Just two years after Joanna Quinn was named to the College of New Scholars, Artists and Scientists of the Royal Society of Canada (RSC), the Western Political Science professor will move into the organization’s top post. Quinn was recently named President-Elect of the College, to be followed by a two-year term as President beginning in November 2018.
“Upon being elected in 2015, I decided I wanted to engage in a meaningful way with the Royal Society and, in particular, with the College, rather than just take the election as an honorific,” said Quinn, who was nominated for the role by fellow Western faculty members who are also members of the College. “It is a real vote of confidence to know they think highly enough of my abilities to think I could serve the national body that is the College. And since we only have seven short years (College membership) to make that happen, there’s no time to waste.”
Members of the College are scholars and artists, who, at an early stage in their career, have demonstrated a high level of achievement.
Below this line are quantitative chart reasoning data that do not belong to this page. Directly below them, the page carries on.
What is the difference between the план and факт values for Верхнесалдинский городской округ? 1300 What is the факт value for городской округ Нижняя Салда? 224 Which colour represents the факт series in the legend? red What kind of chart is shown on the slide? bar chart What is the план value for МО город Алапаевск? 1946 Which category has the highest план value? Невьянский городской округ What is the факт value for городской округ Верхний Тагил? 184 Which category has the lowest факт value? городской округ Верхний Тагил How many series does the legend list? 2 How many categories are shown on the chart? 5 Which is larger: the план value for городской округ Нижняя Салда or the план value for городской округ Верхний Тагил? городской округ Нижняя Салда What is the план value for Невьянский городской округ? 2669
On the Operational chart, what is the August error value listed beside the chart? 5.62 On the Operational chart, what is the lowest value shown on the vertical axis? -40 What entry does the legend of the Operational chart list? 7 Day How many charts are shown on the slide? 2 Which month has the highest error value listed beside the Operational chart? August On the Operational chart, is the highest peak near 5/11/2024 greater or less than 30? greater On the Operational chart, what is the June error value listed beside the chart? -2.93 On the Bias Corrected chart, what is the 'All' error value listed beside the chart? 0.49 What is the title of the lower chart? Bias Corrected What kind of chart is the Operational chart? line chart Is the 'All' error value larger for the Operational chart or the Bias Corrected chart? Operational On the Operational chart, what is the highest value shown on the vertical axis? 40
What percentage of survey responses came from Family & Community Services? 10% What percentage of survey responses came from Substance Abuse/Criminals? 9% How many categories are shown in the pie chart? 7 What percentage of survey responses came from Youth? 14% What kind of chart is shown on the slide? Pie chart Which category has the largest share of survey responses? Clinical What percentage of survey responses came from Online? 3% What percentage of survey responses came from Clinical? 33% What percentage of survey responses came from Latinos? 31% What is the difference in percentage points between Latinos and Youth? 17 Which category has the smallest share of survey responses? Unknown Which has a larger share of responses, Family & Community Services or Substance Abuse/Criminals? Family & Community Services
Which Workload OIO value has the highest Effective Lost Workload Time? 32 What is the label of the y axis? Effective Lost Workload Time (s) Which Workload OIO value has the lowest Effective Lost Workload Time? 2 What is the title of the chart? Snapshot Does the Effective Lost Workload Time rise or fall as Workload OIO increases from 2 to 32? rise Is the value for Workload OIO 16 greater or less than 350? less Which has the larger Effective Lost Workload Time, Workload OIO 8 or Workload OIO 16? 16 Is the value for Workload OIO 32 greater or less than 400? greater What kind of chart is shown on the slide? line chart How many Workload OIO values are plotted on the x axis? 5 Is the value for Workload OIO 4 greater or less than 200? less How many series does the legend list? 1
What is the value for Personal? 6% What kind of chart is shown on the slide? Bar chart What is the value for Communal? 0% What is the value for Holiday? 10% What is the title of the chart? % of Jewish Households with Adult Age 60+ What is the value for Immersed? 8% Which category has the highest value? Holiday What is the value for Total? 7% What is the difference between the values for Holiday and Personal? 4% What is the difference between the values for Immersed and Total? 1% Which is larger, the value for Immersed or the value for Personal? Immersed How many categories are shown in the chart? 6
The organization elected only its fourth cohort of members this past weekend in Winnipeg, which included Western’s Laura Huey (Department of Sociology) and Sharon Sliwinski (Faculty of Information & Media Studies).
Western now has 14 members as part of the College.
“The College is still a very new institution – and there is lots of work to be done to shape the society itself. It’s exciting to be and to be on the ground floor when important decisions are being made,” Quinn said.
She continued, “The College presents a great opportunity to showcase and connect on a lot of different levels. It is humbling to be part of an organization that represents Canada’s emerging intellectual leaders, who are truly amazing and dynamic people, all of whom work collaboratively and across the traditional silos of academe.”
John Capone, Vice-President (Research), said he’s happy to see Quinn take on such a prominent role within the RSC.
“We’re extremely proud of not only professor Quinn’s research at Western, which examines how societies acknowledge and cope with past crimes, but of her leadership within the College of New Scholars, Artists and Scientists,” said Capone. “It comes at a time when Western and the RSC alike are taking great strides to increase scholarly connections and promote excellence in research.”
Established in 1883, the RSC recognized it was in danger of becoming somewhat fossilized. At the same time, the organization accepted the fact groundbreaking work was being conducted by mid-career scholars who were not quite ready for induction as Fellows into the RSC. Looking to the emerging generation of scholars, many of whom were working on important new ideas in interdisciplinary and innovative ways, sought to inject new life into the RSC, Quinn explained.
“I hope, together, we can build a strong and vibrant institution that will provide intellectual leadership on the important issues of our time,” she said. “So many of us have chosen to dig in and that engagement is paying big dividends already.”